*** Data excerpts ***

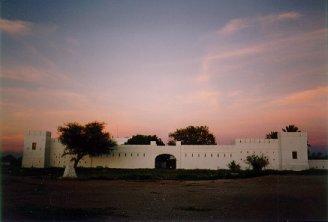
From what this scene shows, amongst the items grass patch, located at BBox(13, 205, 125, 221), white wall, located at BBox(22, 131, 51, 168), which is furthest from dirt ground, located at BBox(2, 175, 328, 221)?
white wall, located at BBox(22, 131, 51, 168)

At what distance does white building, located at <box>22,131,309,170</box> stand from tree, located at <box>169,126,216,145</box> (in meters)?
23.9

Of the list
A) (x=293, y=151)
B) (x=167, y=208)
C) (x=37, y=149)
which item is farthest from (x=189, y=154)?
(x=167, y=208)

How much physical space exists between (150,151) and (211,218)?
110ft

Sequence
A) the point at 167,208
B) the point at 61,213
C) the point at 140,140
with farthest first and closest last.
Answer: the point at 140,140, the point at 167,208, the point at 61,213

***
*** Data excerpts ***

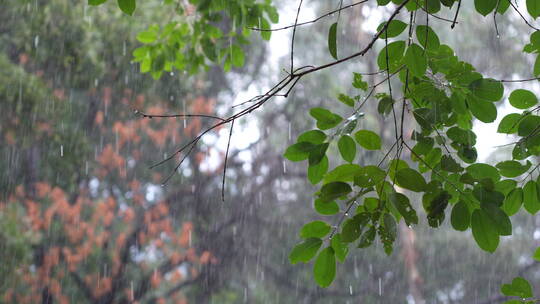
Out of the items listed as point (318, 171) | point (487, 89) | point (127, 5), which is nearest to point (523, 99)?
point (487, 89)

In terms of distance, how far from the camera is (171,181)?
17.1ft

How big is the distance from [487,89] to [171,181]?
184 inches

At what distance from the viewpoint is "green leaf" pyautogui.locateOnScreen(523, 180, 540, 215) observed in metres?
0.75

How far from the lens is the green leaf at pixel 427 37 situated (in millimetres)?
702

***
*** Data excerpts ***

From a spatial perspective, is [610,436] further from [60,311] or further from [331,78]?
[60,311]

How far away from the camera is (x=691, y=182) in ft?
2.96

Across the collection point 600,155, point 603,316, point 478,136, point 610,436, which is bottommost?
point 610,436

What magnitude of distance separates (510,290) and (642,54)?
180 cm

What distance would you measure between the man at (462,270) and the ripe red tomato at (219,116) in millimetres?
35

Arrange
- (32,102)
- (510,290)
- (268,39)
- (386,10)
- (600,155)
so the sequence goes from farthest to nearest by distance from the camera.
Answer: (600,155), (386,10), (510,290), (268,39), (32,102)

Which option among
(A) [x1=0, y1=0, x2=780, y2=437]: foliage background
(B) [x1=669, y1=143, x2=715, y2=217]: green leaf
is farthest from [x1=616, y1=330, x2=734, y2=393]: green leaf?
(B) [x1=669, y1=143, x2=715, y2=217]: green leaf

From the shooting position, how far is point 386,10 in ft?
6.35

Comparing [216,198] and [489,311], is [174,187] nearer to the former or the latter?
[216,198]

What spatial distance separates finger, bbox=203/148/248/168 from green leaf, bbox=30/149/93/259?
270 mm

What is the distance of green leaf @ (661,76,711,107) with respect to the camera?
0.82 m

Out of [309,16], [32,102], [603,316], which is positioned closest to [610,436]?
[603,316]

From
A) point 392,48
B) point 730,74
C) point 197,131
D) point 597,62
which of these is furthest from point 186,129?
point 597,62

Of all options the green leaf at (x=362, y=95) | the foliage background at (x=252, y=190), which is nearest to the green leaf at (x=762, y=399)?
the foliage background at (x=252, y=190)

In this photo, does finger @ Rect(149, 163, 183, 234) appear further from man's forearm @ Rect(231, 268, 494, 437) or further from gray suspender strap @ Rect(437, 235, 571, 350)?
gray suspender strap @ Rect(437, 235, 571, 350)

***

Rewrite the material from the line with "What distance would" to the line with "Answer: (600,155), (386,10), (510,290), (268,39), (32,102)", both lines included, adding 149 to every number in the answers: the millimeter distance and each coordinate.

Result ->
What distance would you measure between the man at (462,270) and the ripe red tomato at (219,116) in millimetres?
184

Arrange
- (32,102)
- (510,290)
- (268,39)
- (386,10)
- (600,155)
so the sequence goes from farthest to nearest by distance from the camera.
Answer: (749,304), (535,159), (659,439), (417,188), (181,251)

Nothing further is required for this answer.